Exercise objective: Copy the text of each item below word for word, without the pictures.

+++ Recorded information +++

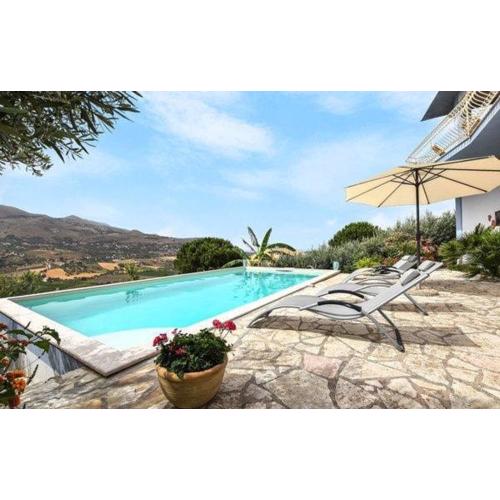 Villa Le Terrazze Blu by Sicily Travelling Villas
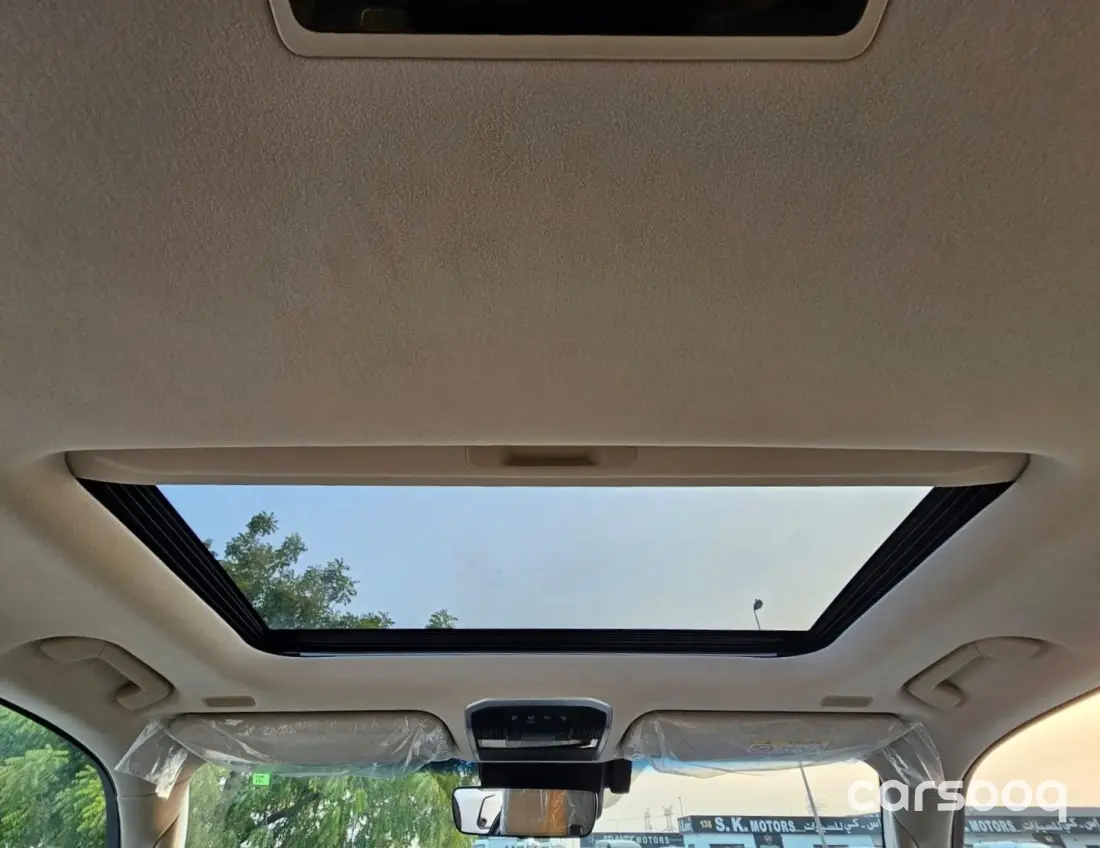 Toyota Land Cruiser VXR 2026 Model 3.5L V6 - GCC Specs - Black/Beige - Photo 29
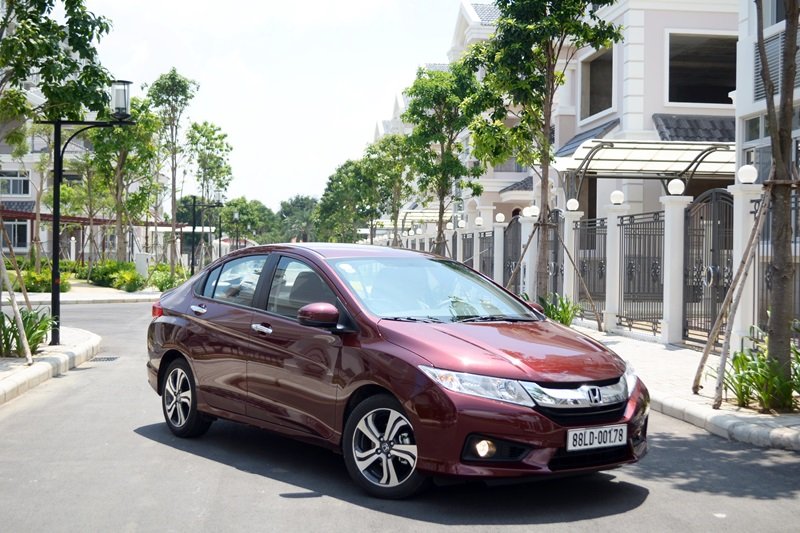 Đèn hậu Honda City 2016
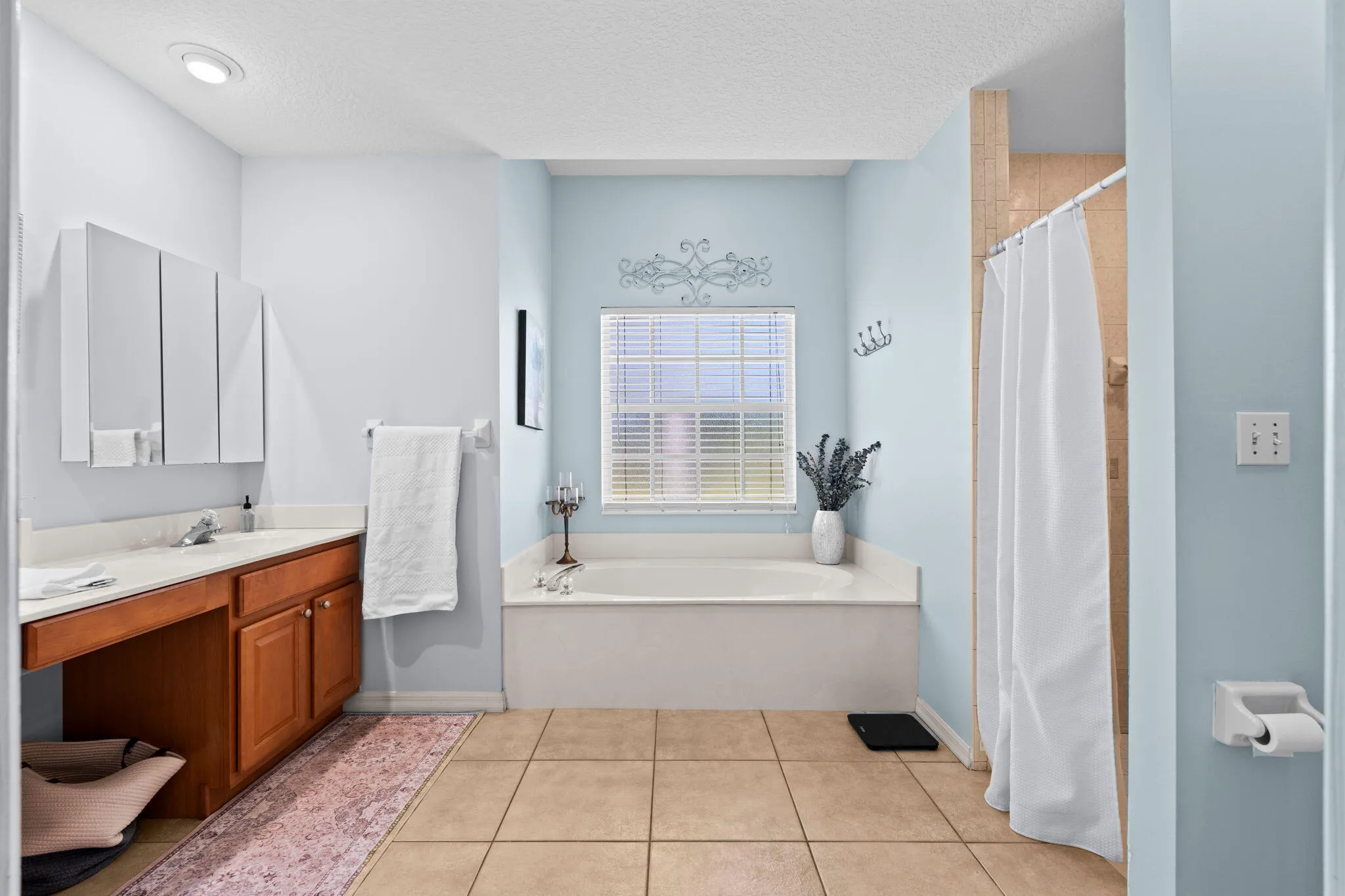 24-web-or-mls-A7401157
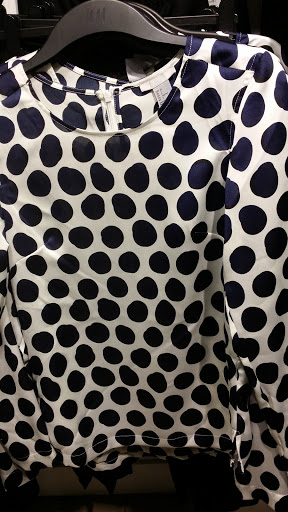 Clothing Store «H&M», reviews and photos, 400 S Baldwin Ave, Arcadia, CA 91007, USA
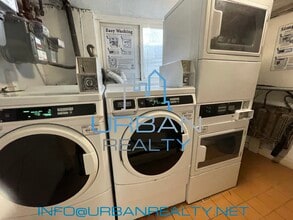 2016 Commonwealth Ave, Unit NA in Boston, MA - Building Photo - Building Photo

+++

Solution to the problem:
 Villa Le Terrazze Blu by Sicily Travelling Villas
 Toyota Land Cruiser VXR 2026 Model 3.5L V6 - GCC Specs - Black/Beige - Photo 29
 Đèn hậu Honda City 2016
 24-web-or-mls-A7401157
 Clothing Store «H&M», reviews and photos, 400 S Baldwin Ave, Arcadia, CA 91007, USA
 2016 Commonwealth Ave, Unit NA in Boston, MA - Building Photo - Building Photo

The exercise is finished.